• Records from a collection
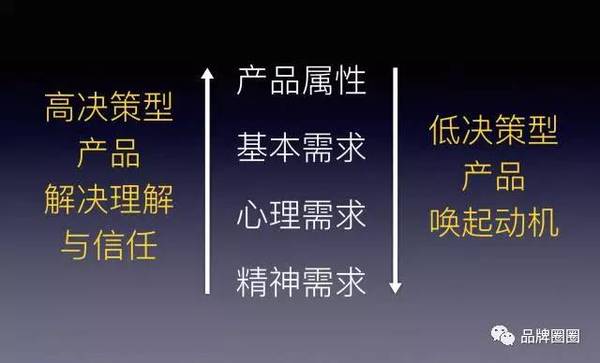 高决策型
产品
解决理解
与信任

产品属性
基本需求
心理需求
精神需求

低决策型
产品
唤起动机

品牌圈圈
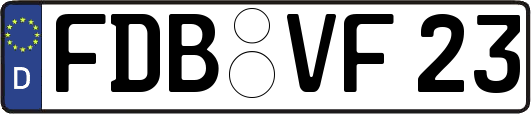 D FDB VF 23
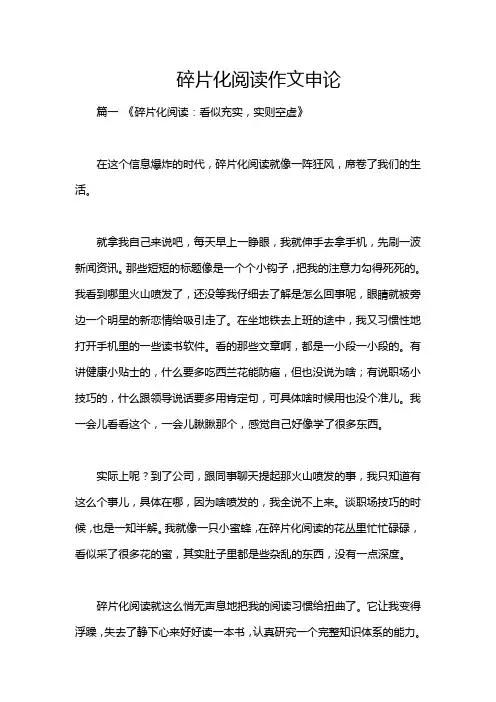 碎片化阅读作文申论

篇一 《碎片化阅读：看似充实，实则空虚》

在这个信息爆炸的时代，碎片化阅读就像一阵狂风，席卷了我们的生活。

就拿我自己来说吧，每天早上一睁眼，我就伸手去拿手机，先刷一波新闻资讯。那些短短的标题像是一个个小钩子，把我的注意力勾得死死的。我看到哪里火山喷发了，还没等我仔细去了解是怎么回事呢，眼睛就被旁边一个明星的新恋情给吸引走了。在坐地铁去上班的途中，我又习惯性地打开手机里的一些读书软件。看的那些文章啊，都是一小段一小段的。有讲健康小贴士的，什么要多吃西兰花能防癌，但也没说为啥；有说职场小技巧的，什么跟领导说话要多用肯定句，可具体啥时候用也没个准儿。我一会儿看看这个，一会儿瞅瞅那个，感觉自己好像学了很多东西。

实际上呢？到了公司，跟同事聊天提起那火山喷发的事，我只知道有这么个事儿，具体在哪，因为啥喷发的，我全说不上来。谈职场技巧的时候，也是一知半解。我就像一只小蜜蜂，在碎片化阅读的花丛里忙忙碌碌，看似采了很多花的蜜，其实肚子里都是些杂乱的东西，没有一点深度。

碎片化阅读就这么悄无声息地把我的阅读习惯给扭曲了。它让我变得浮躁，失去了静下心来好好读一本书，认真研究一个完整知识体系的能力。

---

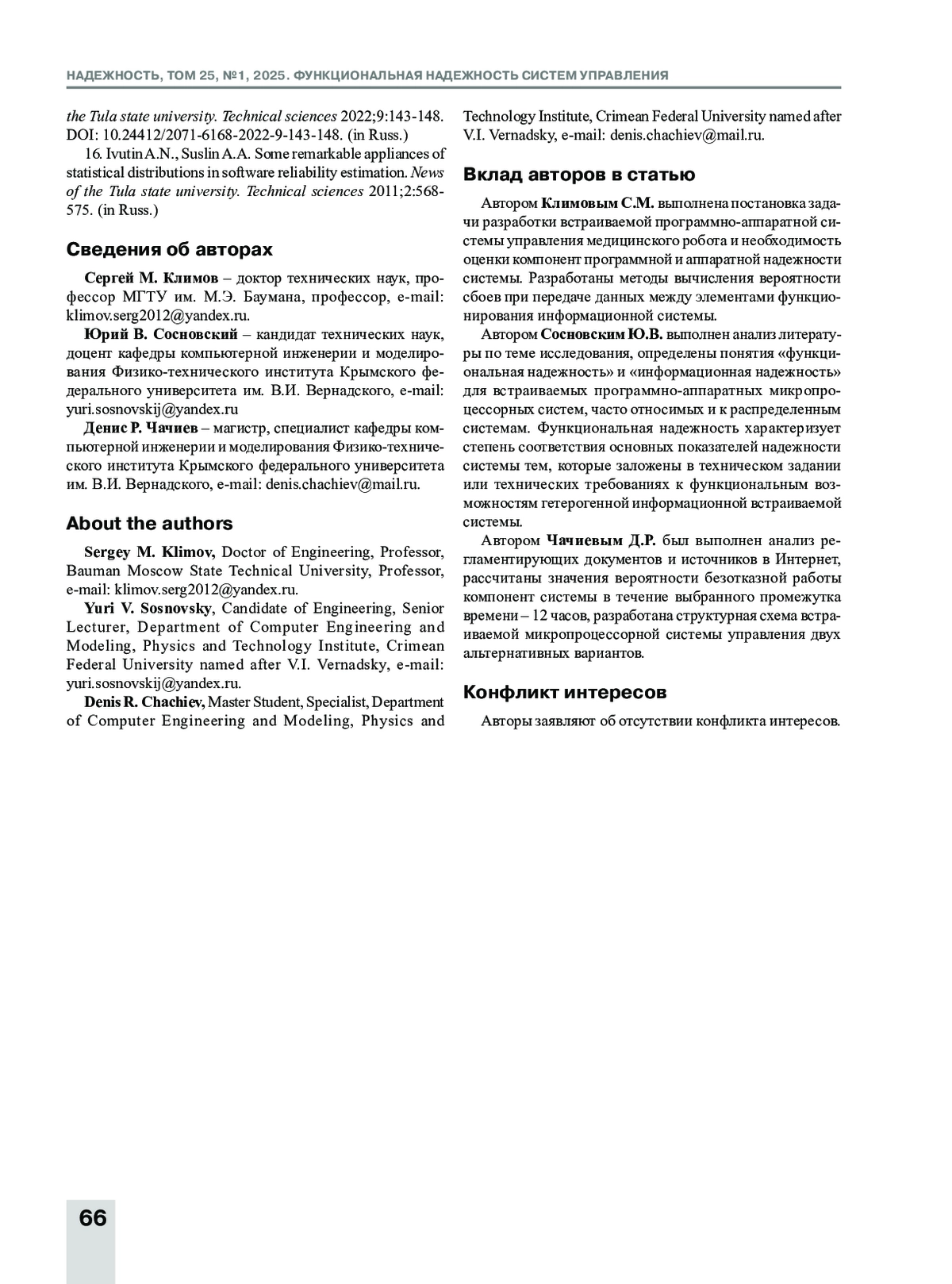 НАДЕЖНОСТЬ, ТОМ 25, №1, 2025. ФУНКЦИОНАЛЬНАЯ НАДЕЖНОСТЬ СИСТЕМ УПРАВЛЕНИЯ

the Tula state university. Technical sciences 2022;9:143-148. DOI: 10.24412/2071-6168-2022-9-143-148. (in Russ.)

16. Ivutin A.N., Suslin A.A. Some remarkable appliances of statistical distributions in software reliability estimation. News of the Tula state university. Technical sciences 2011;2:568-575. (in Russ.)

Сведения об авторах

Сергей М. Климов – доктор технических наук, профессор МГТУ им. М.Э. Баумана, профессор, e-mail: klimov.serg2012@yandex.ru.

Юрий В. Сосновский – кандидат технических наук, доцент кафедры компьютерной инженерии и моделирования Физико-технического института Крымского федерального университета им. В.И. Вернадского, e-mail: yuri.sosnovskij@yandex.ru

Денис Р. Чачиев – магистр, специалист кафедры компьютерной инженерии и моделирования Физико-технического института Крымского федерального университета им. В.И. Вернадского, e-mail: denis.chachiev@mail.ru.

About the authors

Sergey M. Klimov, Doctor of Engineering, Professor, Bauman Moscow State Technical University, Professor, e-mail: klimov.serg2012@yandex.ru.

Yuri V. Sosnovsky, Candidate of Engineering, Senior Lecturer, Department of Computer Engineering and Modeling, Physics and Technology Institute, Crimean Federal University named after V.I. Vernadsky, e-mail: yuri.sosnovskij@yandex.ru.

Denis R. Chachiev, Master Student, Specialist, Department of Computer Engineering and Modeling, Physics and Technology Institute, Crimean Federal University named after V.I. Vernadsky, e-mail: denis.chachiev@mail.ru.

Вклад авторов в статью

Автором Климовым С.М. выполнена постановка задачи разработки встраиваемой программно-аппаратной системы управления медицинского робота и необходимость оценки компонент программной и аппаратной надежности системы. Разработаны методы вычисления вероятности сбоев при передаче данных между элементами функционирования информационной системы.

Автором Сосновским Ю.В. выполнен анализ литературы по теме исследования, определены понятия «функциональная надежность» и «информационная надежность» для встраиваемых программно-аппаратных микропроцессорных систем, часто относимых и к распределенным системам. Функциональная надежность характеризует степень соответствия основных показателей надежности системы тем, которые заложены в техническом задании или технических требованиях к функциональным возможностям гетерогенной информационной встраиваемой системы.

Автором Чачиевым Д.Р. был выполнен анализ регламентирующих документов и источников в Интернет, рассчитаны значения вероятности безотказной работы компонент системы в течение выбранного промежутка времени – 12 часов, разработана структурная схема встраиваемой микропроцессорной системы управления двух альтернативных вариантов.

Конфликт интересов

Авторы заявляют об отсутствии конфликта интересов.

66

==

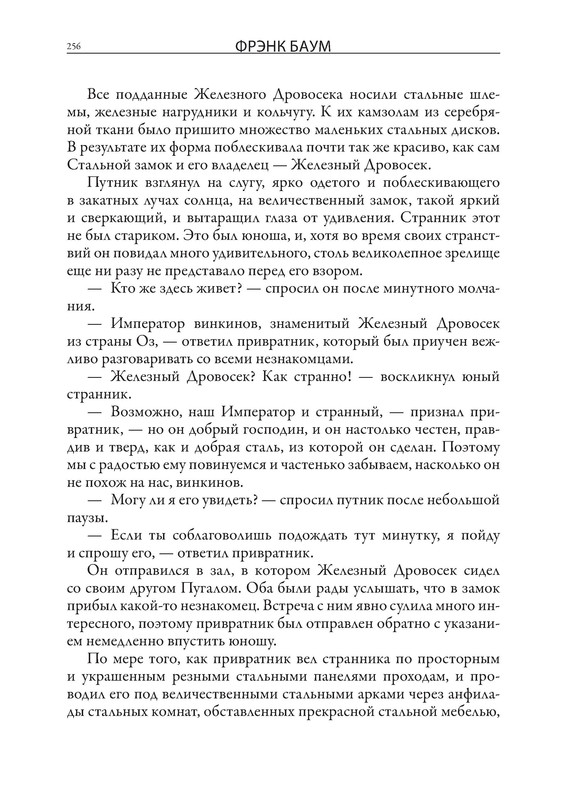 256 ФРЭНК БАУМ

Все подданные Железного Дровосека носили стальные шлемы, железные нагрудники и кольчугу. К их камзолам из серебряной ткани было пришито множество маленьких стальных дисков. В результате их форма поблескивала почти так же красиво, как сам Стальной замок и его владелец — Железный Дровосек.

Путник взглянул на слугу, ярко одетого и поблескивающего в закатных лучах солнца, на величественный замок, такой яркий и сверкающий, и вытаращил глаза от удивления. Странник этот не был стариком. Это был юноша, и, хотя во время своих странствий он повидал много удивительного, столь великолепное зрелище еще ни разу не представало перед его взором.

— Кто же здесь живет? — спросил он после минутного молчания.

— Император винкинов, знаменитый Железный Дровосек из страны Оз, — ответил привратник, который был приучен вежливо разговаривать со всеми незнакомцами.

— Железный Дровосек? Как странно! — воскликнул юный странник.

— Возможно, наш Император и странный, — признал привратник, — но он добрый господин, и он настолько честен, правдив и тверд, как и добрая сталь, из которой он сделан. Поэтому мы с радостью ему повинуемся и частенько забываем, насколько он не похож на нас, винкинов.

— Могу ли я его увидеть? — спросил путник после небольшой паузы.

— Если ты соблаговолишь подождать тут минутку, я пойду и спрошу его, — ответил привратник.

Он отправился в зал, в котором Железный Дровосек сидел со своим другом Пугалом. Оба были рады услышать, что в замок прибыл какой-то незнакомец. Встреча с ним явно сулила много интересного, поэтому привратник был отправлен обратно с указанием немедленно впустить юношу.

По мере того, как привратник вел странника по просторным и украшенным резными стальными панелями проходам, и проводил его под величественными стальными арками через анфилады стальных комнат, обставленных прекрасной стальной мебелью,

• DESCRIPTION OF THE TASK
Nothing but the lines above from the one containing "после небольшой паузы." through the one containing "По мере того, как" should appear in the answer, each repeated exactly.

• RESULT OF THIS TASK
— Могу ли я его увидеть? — спросил путник после небольшой паузы.

— Если ты соблаговолишь подождать тут минутку, я пойду и спрошу его, — ответил привратник.

Он отправился в зал, в котором Железный Дровосек сидел со своим другом Пугалом. Оба были рады услышать, что в замок прибыл какой-то незнакомец. Встреча с ним явно сулила много интересного, поэтому привратник был отправлен обратно с указанием немедленно впустить юношу.

По мере того, как привратник вел странника по просторным и украшенным резными стальными панелями проходам, и проводил его под величественными стальными арками через анфилады стальных комнат, обставленных прекрасной стальной мебелью,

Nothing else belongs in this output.